--- DATA TO USE Enclosed Below ---

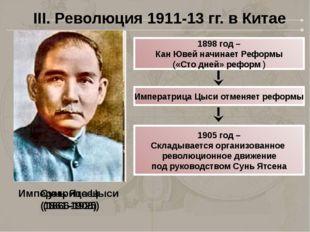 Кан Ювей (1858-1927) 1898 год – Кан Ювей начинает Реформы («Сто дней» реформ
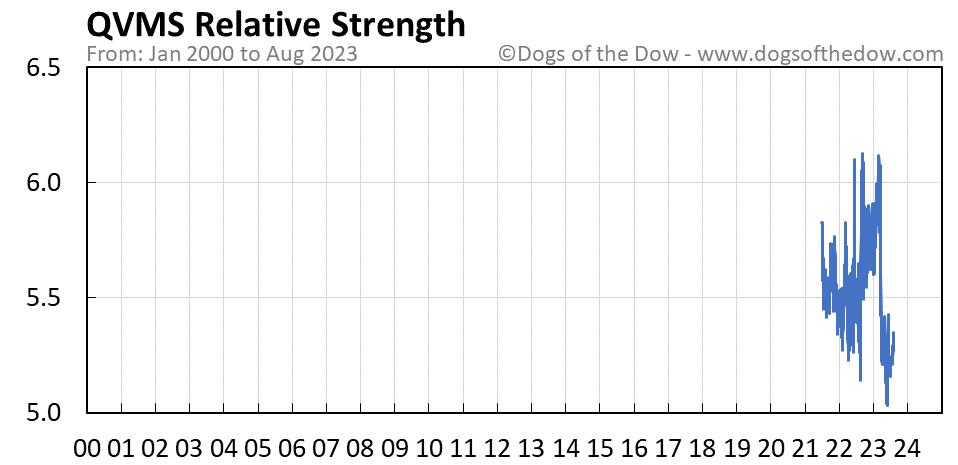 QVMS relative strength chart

--- End of Enclosed DATA TO USE ---
--- DATA TO USE Enclosed Below ---

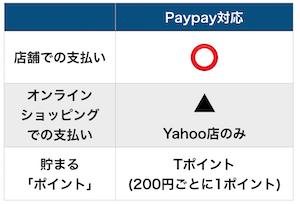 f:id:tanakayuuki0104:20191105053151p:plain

--- End of Enclosed DATA TO USE ---

_EXERCISE AIM_
Looking above, find the stretch of lines that opens with the one holding "Кан Ювей (1858-1927)" and closes with the one holding "QVMS relative strength chart". Copy it exactly, pictures excluded.

_ANSWER AREA_
 Кан Ювей (1858-1927) 1898 год – Кан Ювей начинает Реформы («Сто дней» реформ
 QVMS relative strength chart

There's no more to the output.